(Stored dataset items)
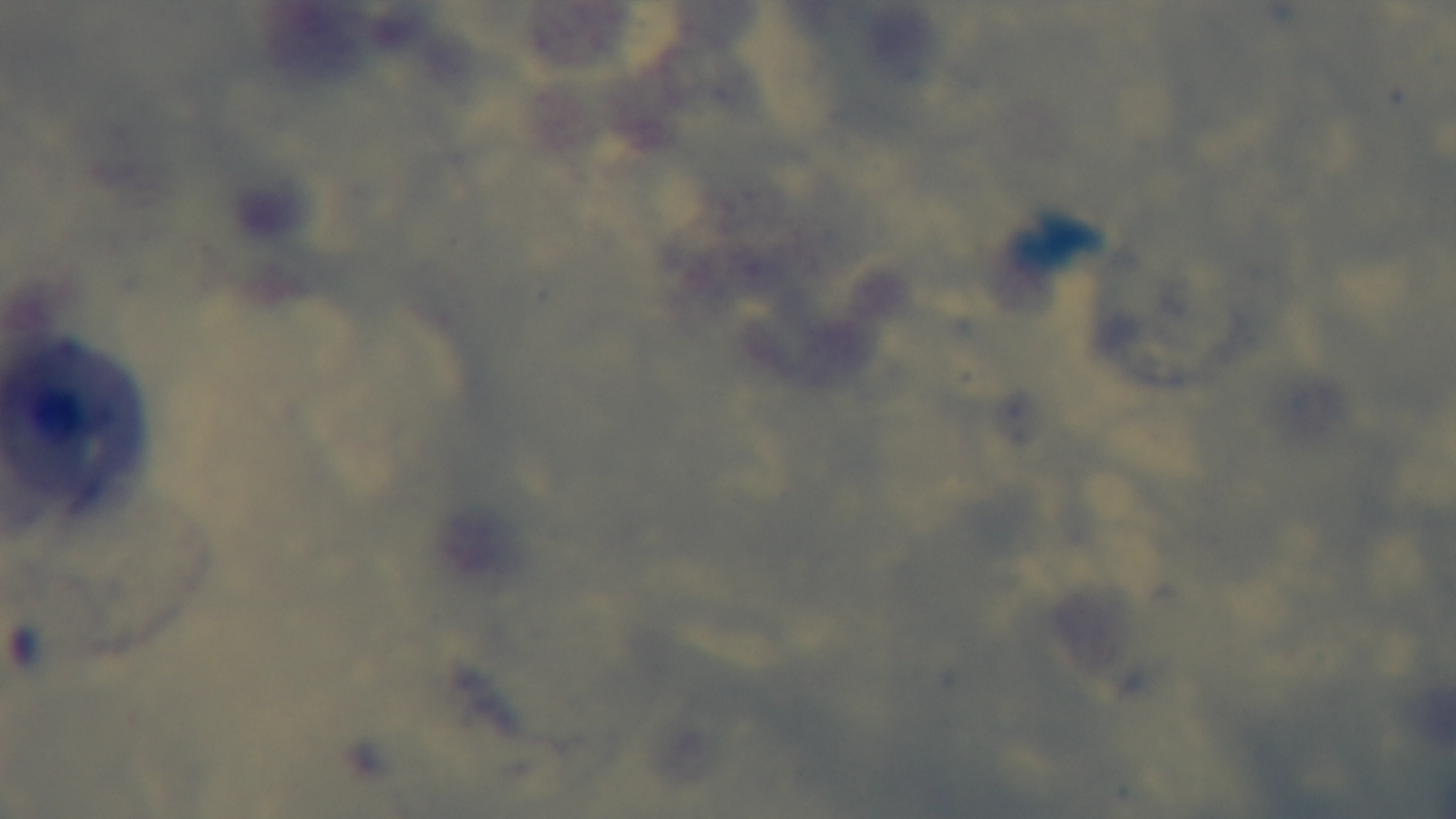
A thick smear.

Summary:
  - Malaria status: negative
  - Capture: mounted 4K digital camera
  - Field of view: single
  - Objective: 100x oil immersion
  - Modality: light microscopy
  - Stain: Giemsa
Report the malaria status of this cell.
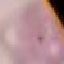
It is uninfected.

stain = Giemsa
capture = smartphone through the microscope eyepiece
image type = automatically extracted cell patch, resized to 64 × 64 pixels
preparation = thin smear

TASK TO CARRY OUT: Produce a verbatim copy of the lines from the one holding "It is uninfected." to the final line of the data, and nothing more.

ANSWER BOX:
It is uninfected.

stain = Giemsa
capture = smartphone through the microscope eyepiece
image type = automatically extracted cell patch, resized to 64 × 64 pixels
preparation = thin smear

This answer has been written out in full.